EXERCISE: Only the lines that hold "remove" should be in the answer, each copied from the data below.

= = = =

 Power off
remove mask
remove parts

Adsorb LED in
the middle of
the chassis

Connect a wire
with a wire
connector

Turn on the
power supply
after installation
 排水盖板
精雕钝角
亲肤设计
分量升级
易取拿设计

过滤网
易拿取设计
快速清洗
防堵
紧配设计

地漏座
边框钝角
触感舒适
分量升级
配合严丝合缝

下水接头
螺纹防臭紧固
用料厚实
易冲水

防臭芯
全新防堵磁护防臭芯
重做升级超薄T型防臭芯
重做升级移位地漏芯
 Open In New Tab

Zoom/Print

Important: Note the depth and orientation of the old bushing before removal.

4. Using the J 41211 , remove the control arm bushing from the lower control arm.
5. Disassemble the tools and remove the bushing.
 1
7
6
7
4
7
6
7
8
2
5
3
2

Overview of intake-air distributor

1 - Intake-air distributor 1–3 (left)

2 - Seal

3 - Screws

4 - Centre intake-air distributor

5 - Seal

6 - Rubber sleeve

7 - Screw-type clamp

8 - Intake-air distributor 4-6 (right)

= = = =

WRITTEN REPLY:
remove mask
remove parts
4. Using the J 41211 , remove the control arm bushing from the lower control arm.
5. Disassemble the tools and remove the bushing.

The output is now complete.